■ PASSAGE GIVEN:

* start *

## Oberseminar mathematische Logik

### Organizers

- Prof. Dr. Peter Koepke
- Dr. Philipp Lücke
- Dr. Philipp Schlicht

### Time and location

Mondays 16.30-18.00 in room 1.007, Endenicher Allee 60.

The participants of the seminar are welcome for coffee and tea in the Plückerraum 1.012 at 16.00 before the talks.

### Talks

- 18 April: Asaf Karagila (Jerusalem) - The long shadow of a Cohen real: The Bristol model

The Bristol model gets its name from the workshop on the HOD conjecture that took place in Bristol in 2011. The model is related to the "AC Conjecture" which states that if the HOD conjecture is provable, the axiom of choice can be forced by a set forcing in the presence of sufficiently large cardinals. The model itself is not a counterexample, but it is a first step towards such a counterexample. - 25 April: Anne Fernengel (Bonn) - An Easton-like Theorem for Zermelo-Fraenkel Set Theory without Choice (Part I.)

In ZFC, Easton's Theorem states that for regular cardinals, the only constraints on the continuum function 2^{κ}are weak monotonicity and König's Lemma. For singular cardinals, however, the situation is a lot more involved, since the 2^{κ}-values for singular κ are strongly influenced by the behavior of the continuum function below. We show that in Zermelo-Fraenkel Set Theory without AC, the θ-function, a surjective substitute for the continuum function 2^{κ}, can take almost arbitrary values for all infinite cardinals. This choiceless version of Easton' Theorem is in sharp contrast to the situation in ZFC. - 02 May: Anne Fernengel (Bonn) - An Easton-like Theorem for Zermelo-Fraenkel Set Theory without Choice (Part II.)
- 09 May: Peter Holy (Bonn) - Small embedding characterizations for large cardinals, and internal large
cardinals

A small embedding characterization of a large cardinal is one where the critical point of the embedding(s) in question is mapped to the large cardinal it defines. Classical examples of small embedding characterizations are those for subcompactness and Magidors characterization of supercompactness. I will show that many other large cardinals, and in particular some of the smallest of large cardinals, possess small embedding characterizations. Moreover I will introduce some of the ideas behind our concept of internal large cardinal, that relate to small embedding characterizations in a way similar to how generic large cardinals relate to usual embedding characterizations of large cardinals (those where the large cardinal in question is characterized by being the critical point of the relevant embedding(s)).

* end *

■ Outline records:

* start *

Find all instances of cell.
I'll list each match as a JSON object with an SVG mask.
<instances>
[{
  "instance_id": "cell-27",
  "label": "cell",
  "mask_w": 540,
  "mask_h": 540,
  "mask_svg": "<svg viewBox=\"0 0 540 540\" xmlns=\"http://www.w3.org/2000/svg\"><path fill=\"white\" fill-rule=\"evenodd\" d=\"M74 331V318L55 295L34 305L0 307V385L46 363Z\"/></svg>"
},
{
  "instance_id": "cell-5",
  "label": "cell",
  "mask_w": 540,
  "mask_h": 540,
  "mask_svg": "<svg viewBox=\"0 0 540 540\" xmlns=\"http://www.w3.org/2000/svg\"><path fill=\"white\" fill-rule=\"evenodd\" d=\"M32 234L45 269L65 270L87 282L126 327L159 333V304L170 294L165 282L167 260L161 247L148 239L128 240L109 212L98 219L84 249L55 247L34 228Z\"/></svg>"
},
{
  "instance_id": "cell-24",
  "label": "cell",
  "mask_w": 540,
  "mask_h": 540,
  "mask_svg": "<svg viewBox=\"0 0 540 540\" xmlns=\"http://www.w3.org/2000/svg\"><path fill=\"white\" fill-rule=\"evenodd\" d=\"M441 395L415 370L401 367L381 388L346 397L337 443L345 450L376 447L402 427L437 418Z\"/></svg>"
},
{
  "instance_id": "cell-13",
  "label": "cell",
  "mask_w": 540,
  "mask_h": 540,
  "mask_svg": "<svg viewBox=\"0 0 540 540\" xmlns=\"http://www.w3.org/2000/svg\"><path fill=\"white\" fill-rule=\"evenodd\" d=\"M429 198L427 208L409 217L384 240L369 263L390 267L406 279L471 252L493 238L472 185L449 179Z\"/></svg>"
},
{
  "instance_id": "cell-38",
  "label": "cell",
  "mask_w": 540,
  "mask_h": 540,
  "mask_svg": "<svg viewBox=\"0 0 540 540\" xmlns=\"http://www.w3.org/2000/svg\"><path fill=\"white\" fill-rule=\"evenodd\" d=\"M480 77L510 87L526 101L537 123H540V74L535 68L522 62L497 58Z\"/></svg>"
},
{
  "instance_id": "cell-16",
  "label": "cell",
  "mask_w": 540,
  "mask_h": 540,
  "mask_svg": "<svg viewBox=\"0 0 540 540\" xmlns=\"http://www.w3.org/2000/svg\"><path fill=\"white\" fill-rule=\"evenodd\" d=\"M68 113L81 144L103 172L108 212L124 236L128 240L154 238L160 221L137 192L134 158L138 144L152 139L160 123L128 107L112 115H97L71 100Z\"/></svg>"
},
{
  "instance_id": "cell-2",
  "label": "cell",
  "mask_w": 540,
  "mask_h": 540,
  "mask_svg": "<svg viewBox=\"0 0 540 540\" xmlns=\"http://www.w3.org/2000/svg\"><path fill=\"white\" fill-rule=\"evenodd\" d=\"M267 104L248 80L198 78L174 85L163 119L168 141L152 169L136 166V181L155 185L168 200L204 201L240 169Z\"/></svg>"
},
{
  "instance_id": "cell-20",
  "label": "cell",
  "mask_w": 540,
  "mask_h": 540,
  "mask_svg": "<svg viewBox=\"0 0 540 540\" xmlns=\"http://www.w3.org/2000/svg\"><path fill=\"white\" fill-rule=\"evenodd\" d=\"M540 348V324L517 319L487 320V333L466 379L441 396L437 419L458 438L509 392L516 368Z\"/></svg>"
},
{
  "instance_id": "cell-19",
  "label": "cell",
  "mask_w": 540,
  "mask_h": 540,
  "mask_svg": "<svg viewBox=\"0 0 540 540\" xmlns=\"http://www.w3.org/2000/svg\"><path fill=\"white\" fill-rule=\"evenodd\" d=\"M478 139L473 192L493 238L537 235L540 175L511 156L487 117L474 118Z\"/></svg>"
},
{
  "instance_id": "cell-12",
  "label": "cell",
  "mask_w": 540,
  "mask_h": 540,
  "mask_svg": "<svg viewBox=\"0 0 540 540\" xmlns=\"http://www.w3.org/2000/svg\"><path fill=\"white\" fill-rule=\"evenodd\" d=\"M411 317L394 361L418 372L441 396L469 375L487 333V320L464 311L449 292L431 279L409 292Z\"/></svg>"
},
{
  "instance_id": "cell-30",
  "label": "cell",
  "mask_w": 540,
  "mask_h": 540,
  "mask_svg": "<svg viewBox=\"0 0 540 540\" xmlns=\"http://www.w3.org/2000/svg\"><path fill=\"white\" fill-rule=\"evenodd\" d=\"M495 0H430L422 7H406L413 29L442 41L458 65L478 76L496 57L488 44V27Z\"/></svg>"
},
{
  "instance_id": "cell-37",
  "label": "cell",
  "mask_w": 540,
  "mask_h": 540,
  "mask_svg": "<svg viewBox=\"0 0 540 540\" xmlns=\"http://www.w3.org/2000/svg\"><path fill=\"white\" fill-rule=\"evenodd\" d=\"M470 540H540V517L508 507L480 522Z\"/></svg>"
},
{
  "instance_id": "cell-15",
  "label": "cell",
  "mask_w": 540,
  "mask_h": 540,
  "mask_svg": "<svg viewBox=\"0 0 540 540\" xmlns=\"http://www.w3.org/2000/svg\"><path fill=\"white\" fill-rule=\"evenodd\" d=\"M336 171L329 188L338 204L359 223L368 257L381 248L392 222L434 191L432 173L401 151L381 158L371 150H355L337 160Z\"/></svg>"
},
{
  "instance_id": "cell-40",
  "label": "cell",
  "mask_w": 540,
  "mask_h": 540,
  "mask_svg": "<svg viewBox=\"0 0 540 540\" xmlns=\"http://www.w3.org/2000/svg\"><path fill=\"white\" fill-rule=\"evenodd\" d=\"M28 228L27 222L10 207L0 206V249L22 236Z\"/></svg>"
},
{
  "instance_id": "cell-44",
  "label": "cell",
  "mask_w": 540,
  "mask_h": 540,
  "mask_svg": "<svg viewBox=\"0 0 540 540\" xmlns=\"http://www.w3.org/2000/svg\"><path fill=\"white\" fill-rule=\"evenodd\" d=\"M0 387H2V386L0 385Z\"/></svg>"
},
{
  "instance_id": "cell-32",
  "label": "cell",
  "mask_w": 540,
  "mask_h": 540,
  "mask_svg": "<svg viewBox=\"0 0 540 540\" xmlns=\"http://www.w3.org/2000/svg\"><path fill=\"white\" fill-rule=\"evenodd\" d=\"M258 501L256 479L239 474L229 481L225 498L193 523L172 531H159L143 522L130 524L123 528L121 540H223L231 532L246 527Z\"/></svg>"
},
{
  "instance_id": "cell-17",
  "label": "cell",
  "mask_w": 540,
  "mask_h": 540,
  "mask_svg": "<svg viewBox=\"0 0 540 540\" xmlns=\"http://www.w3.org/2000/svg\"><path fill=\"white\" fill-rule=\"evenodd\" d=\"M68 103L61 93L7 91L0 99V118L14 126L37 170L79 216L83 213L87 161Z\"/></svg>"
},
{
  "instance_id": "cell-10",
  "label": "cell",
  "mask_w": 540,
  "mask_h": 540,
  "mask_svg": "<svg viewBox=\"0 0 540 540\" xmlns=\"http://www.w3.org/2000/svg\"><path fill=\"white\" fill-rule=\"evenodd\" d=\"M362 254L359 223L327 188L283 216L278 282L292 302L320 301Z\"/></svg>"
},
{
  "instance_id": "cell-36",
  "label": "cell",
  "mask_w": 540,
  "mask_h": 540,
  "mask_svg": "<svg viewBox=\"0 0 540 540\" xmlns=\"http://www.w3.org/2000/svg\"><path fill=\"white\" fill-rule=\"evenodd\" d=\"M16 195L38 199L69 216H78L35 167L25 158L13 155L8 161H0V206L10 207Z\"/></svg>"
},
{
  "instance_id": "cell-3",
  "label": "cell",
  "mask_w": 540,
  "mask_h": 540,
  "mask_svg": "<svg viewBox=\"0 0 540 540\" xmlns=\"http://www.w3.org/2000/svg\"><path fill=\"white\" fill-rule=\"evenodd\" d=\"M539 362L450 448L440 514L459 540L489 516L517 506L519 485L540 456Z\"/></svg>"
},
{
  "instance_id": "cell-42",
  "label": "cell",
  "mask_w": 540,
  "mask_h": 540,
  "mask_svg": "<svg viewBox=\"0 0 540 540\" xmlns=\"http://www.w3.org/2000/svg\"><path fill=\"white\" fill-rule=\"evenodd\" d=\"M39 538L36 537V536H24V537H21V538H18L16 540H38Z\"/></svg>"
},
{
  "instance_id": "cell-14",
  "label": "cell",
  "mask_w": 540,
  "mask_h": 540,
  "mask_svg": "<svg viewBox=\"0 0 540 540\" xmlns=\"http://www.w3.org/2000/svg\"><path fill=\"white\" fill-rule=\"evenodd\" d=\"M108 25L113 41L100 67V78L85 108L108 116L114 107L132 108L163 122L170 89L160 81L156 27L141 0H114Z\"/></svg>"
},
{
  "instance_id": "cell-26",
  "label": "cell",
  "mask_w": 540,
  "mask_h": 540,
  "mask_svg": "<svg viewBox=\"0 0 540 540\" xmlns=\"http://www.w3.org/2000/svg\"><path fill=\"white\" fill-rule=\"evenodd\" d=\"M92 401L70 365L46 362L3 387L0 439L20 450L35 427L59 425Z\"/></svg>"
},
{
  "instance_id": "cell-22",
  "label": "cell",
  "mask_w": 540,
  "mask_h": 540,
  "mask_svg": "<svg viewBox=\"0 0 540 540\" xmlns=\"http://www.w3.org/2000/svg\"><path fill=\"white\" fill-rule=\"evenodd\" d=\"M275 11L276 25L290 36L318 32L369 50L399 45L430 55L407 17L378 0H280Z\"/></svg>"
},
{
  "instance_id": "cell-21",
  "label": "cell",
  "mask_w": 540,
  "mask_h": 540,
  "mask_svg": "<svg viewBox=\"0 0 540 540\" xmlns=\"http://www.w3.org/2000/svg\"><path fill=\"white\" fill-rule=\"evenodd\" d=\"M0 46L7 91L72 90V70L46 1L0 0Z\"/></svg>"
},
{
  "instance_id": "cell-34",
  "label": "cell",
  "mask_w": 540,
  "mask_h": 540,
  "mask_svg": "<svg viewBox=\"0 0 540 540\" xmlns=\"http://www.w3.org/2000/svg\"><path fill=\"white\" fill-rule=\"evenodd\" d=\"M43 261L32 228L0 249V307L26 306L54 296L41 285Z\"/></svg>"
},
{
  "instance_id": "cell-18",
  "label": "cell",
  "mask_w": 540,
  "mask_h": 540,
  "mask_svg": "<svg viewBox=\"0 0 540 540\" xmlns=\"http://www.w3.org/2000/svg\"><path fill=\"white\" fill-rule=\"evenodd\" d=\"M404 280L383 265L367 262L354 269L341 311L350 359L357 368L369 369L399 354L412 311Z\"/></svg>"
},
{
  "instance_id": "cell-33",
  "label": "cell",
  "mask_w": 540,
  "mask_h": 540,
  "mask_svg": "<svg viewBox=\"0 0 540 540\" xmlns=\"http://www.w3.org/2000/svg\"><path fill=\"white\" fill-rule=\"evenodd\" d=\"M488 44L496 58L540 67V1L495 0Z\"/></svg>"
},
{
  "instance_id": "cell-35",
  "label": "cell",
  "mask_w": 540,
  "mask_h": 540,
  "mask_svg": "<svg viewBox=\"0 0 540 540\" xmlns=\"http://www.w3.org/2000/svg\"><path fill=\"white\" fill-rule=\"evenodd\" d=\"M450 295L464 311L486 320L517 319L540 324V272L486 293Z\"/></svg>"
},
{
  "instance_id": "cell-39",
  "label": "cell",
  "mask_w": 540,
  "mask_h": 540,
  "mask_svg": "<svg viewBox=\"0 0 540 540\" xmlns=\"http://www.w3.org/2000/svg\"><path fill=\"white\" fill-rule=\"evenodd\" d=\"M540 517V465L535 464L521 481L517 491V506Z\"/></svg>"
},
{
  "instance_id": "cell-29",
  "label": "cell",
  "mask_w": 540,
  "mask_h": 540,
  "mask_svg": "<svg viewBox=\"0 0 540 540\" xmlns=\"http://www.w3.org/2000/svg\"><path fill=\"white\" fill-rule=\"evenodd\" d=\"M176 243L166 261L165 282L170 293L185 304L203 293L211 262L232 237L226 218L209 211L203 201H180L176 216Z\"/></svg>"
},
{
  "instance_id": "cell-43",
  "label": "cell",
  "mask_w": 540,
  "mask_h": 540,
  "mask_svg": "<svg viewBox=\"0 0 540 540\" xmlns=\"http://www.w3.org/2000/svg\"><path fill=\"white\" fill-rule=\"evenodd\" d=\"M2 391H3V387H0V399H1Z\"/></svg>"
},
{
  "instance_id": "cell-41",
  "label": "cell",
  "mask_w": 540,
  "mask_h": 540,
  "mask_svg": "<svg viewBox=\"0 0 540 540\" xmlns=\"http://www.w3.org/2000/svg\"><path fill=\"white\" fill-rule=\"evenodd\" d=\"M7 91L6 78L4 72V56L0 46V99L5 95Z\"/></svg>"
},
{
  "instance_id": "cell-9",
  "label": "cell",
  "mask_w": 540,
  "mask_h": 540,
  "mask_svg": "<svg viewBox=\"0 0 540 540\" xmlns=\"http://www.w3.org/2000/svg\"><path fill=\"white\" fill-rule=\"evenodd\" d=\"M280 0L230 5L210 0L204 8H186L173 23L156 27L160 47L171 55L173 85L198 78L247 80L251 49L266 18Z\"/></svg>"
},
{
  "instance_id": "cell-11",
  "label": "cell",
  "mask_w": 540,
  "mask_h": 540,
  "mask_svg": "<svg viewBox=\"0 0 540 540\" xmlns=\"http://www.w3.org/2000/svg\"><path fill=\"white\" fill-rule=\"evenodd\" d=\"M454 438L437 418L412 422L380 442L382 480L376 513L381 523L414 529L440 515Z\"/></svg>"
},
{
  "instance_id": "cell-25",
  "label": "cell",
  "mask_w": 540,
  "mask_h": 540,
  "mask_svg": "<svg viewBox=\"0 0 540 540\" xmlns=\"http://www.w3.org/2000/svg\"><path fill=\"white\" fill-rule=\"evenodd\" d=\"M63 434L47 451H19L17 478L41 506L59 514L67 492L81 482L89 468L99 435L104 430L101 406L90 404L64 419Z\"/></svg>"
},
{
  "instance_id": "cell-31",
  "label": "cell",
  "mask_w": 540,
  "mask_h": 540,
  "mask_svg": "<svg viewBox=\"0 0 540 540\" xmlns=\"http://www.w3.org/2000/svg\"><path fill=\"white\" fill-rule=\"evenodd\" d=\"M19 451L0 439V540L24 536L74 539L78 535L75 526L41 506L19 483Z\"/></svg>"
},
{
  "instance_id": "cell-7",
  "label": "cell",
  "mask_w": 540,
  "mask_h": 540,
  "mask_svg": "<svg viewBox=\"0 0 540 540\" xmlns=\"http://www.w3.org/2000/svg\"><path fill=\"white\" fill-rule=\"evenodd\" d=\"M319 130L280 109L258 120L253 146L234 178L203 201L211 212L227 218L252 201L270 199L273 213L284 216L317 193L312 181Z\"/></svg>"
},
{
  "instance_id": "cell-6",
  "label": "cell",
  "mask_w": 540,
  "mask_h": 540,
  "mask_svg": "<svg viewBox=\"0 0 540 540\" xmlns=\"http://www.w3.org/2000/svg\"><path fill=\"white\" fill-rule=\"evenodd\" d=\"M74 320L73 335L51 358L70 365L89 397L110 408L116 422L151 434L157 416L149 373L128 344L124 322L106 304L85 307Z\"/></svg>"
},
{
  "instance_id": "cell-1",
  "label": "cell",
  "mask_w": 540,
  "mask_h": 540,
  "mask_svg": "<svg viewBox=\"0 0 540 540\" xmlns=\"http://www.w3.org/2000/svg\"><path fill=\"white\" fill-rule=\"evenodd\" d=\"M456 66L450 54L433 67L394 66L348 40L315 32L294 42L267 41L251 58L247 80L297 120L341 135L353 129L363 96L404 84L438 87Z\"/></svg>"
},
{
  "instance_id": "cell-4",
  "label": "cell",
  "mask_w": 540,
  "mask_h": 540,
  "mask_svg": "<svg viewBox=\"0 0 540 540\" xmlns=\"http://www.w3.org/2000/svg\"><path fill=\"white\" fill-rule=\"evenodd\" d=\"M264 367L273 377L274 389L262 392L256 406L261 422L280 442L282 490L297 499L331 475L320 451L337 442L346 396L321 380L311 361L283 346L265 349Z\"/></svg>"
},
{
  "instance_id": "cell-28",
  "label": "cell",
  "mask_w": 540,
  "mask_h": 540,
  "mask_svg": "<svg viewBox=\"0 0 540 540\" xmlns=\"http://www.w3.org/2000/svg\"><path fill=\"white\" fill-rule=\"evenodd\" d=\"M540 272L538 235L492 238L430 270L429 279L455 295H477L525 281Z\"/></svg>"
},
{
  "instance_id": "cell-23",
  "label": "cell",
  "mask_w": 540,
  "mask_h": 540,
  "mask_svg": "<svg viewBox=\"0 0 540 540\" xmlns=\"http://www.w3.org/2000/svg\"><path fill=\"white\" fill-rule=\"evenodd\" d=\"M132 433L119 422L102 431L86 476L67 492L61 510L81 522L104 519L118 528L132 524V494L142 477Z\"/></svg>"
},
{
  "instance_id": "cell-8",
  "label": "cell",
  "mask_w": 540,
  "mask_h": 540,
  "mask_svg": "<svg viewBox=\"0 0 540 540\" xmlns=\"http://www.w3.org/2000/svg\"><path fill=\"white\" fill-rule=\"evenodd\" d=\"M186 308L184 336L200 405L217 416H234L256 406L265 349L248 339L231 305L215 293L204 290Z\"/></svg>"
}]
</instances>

* end *

■ WRITTEN TASKS:
A: Answer these questions from the seminar page:
(i) Where and at what time are participants welcome for coffee and tea before the talks?
(ii) Where does the Bristol model get its name?
(iii) According to Easton's Theorem in ZFC, what are the only constraints on the continuum function for regular cardinals?
B: Print the part of the seminar page that opens with the words containing "Mondays 16.30-18.00 in" and closes with "Choice (Part I.)".
Rely only on the seminar page for your answers.

■ SOLUTIONS TO THE TASKS:
A:
(i) In the Plückerraum 1.012 at 16.00.
(ii) From the workshop on the HOD conjecture that took place in Bristol in 2011.
(iii) Weak monotonicity and König's Lemma.

B:
Mondays 16.30-18.00 in room 1.007, Endenicher Allee 60.

The participants of the seminar are welcome for coffee and tea in the Plückerraum 1.012 at 16.00 before the talks.

### Talks

- 18 April: Asaf Karagila (Jerusalem) - The long shadow of a Cohen real: The Bristol model

The Bristol model gets its name from the workshop on the HOD conjecture that took place in Bristol in 2011. The model is related to the "AC Conjecture" which states that if the HOD conjecture is provable, the axiom of choice can be forced by a set forcing in the presence of sufficiently large cardinals. The model itself is not a counterexample, but it is a first step towards such a counterexample. - 25 April: Anne Fernengel (Bonn) - An Easton-like Theorem for Zermelo-Fraenkel Set Theory without Choice (Part I.)